Member News

May 2021 Member Letter

May 6, 2021

Dear Brethren,

As things continue to improve with the COVID-19 virus here in the United States and in some other parts of the world, we are making plans to restart the International Leadership Program (ILP). There was a lot of enthusiasm for the program when we began back in 2018. For the first time in recent history, there was an actual program for the training and development of Church leadership in regions outside the United States. The most successful component of the program was the personal interaction of Church administrators with the local leaders in international regions, and it was this aspect that came to a screeching halt on March 14, 2020, when all international travel abruptly ended.

Now in May of 2021, almost 14 months later, international travel is still, for the most part, at a standstill. But that is beginning to change. In the past few weeks, a growing number of countries have announced the opening of borders and the lessening of restrictions for travel beginning this summer. With this in mind, during the week of April 19, the Church office hosted meetings for the regional directors and senior pastors who live in the U.S. In addition, we connected over the Internet with André van Belkum in New Zealand, Peter Hawkins in England and Morgen Kriedemann in South Africa. It was late in the evening for Mr. Hawkins and Mr. Kriedemann, and early in the morning for Mr. van Belkum, but they were online and able to participate.

From our two days of meetings, we developed a framework for restarting the ILP. We are calling it “International Leadership Program, Phase 3,” or ILP3, for short. We will hold another round of meetings with the same group in June, then finalize the schedule and teachers during the International Ministerial Conference in August. This should put us on schedule to restart the program officially in November of this year. We are prepared to adjust that start date depending on travel conditions at the time.

After a full year of disappointment and discouragement over the inability to travel to the various regions, there are now possibilities for change. November dates might be overly ambitious for some parts of the world, but we are hopeful that we can begin in regions where the spread of the virus has been mitigated. The real challenge will be to accomplish our goal, which is to conduct meetings in all 10 regions within a 12-month period of time. It will require a lot of travel over a relatively short period of time for those of us here in the office, but by November, it will be fully 20 months since the beginning of the shutdown, so I think we are ready to hit the road again! We want to build on what we started in 2018, and the best way to do that is in person.

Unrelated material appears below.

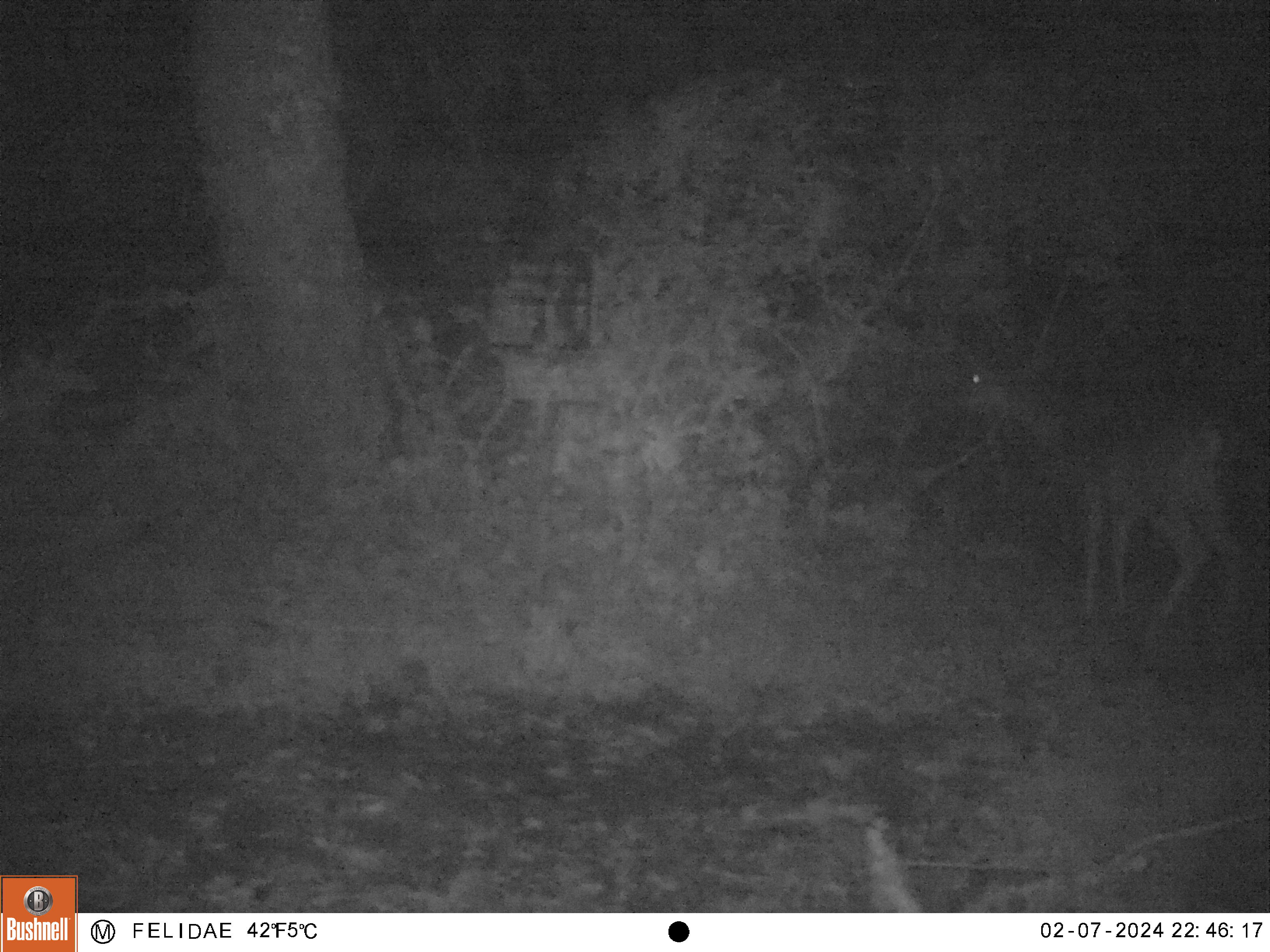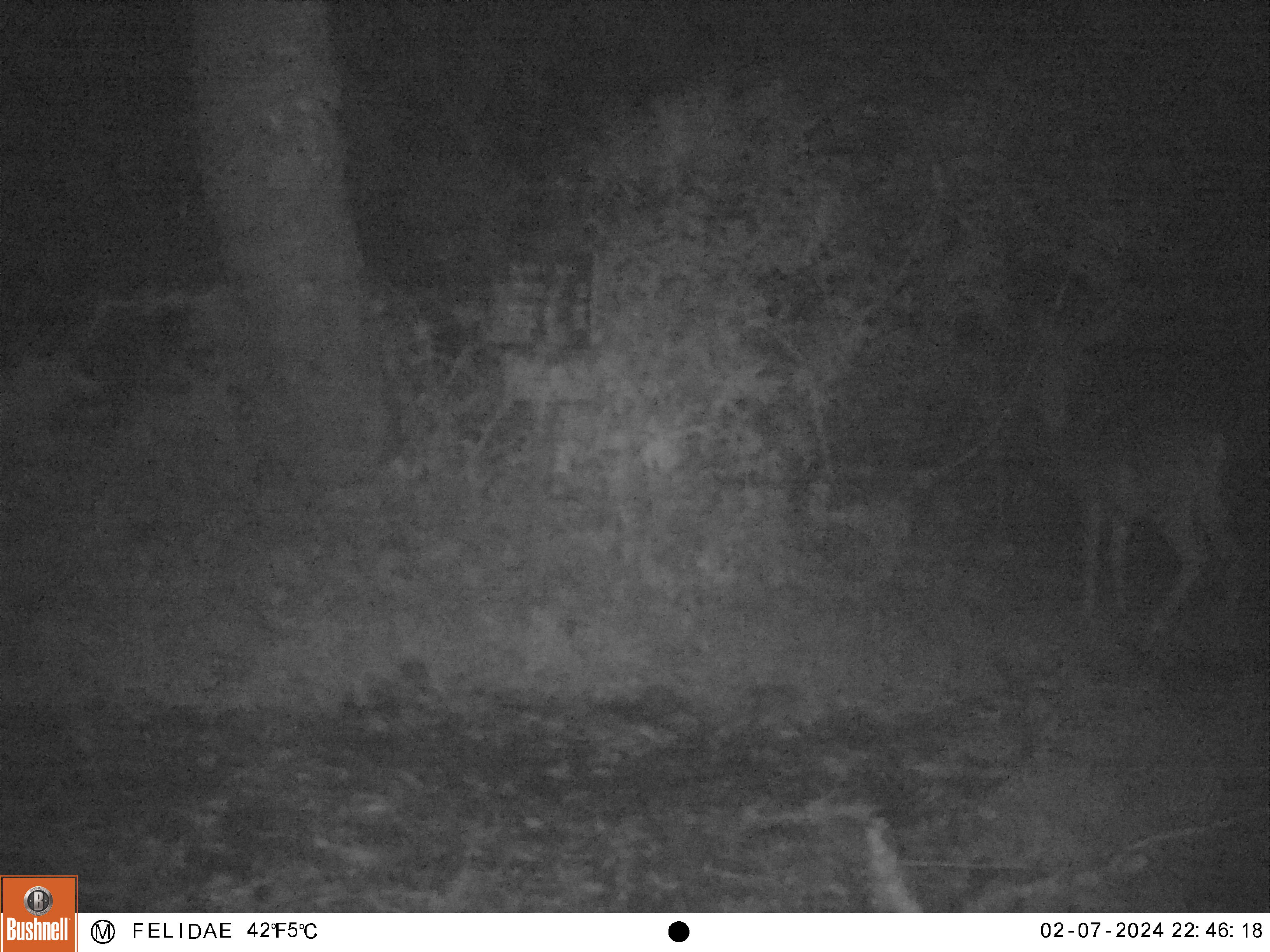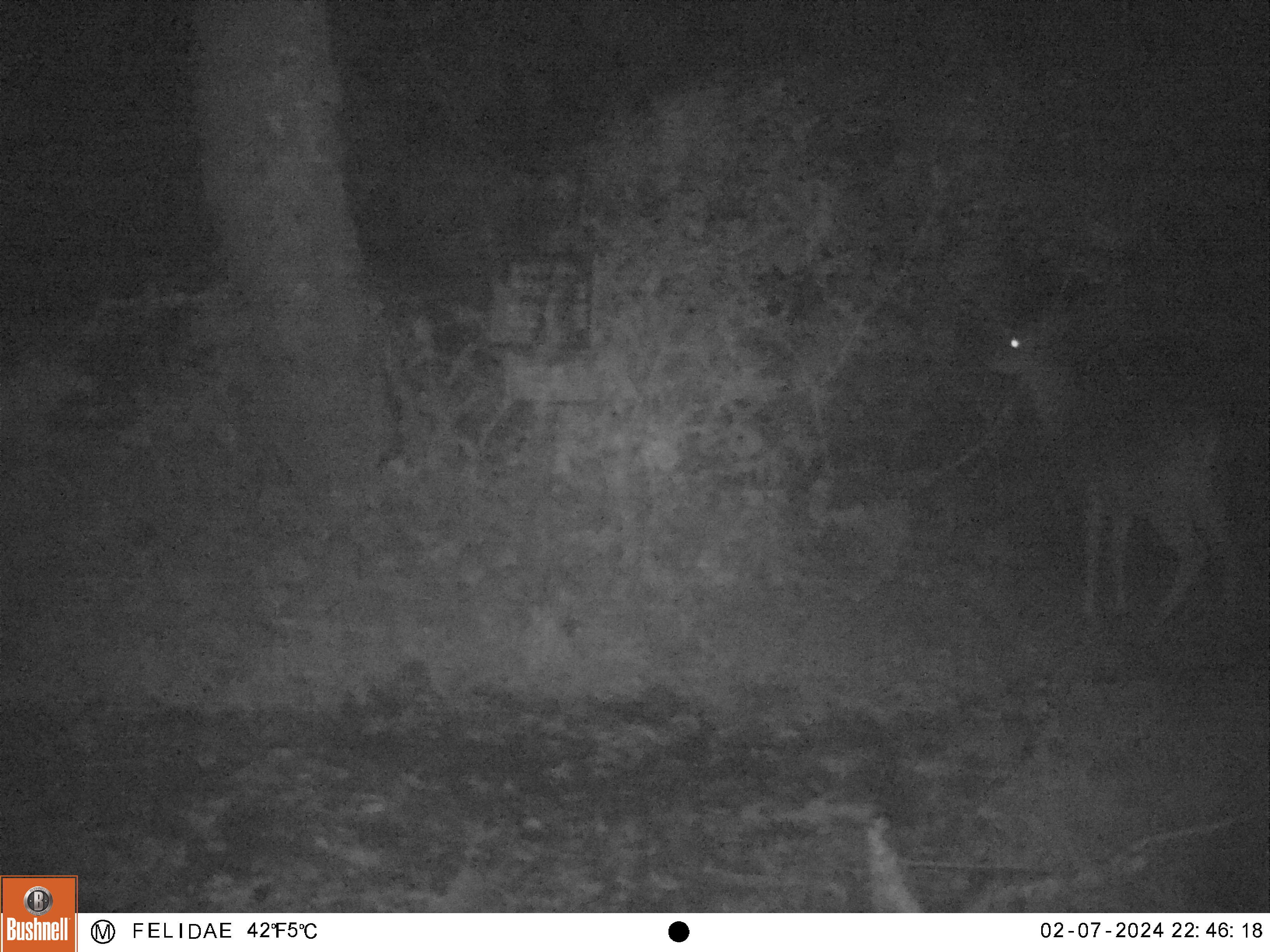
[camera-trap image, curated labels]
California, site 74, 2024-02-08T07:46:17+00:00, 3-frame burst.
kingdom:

Our meetings here at the office ended on April 21 with a commitment to move forward with travel, so that by the end of this year we will have conferences scheduled in all 10 regions of the world. In his In Accord this past week, Joel Meeker shared his thoughts about the International Leadership Program meetings and about the brethren who live outside the United States. Keep in mind that one-half of the Church’s members reside outside the U.S., but only one-fourth of the elders reside outside the U.S. This creates isolation in several of the regions, with members separated by large distances from pastors and elders.

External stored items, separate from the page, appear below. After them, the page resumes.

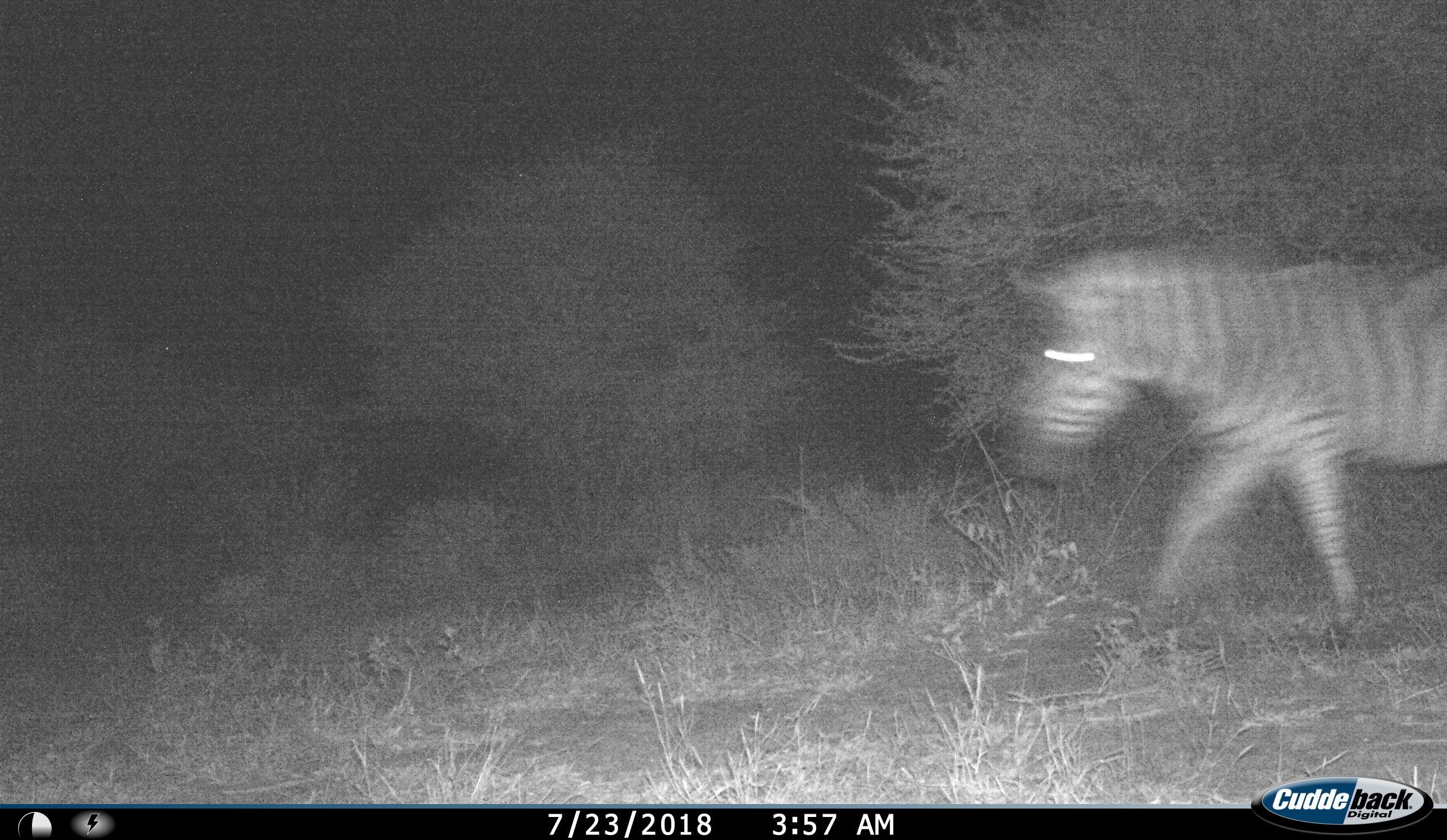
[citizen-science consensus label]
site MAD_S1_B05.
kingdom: Animalia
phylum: Chordata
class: Mammalia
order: Perissodactyla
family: Equidae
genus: Equus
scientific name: Equus quagga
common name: plains zebra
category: zebraplains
Zebraplains (plains zebra) (Equus quagga), count 1. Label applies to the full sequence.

Mr. Meeker has 35 years of experience working in and traveling through the French regions of the world, and he has a very good perspective on the reality of the conditions brethren face in some of the poorest areas of the world. I appreciated the thoughts he shared with all of us on his In Accord. He emphasized that wherever we call home and whatever trials we face, “we are all pursuing the same spiritual goals, and God is preparing each of us for the same amazing future in the family that He is forming now.”

He quoted from 1 Peter: “Be sober, be vigilant; because your adversary the devil walks about like a roaring lion, seeking whom he may devour. Resist him, steadfast in the faith, knowing that the same sufferings are experienced by your brotherhood in the world. But may the God of all grace, who called us to His eternal glory by Christ Jesus, after you have suffered a while, perfect, establish, strengthen, and settle you. To Him be the glory and the dominion forever and ever. Amen” (1 Peter 5:8-11).

Mr. Meeker concluded with the following comments: “We all face trials and challenges that cause discomfort, sometimes even serious pain. And as long as we bear these things with humble submission to God, He promises to perfect us, to stabilize us, to make us stronger, to reassure and calm us, and, in due time, to exalt us, to raise us up in glory. It is important for us to remember, we’re part of something much larger and more important than just our own lives. We’re part of a great spiritual current, guided by Almighty God, carrying us forward to His everlasting Kingdom. We are part of a great brotherhood around the world.”

Because of the pandemic, many things have changed over the past year. We can debate how well it was handled in some countries, or how poorly it was handled in others. We can all make long lists of things that have changed in our lives and in the work of the Church, from meeting together on the Sabbath, to traveling to international conferences, to attending the Feast of Tabernacles. Most of that is now changing, but from the beginning, there were things that never changed—and never will change—no matter where we live in this world. Our calling, our conviction to Christianity and our mission as a Church are all exactly the same today as they were in March of 2020, when the world mostly shut down. There will be more trials in the future, but we must never allow those trials or the physical conditions in the world to deter us from seeking the things that will never change!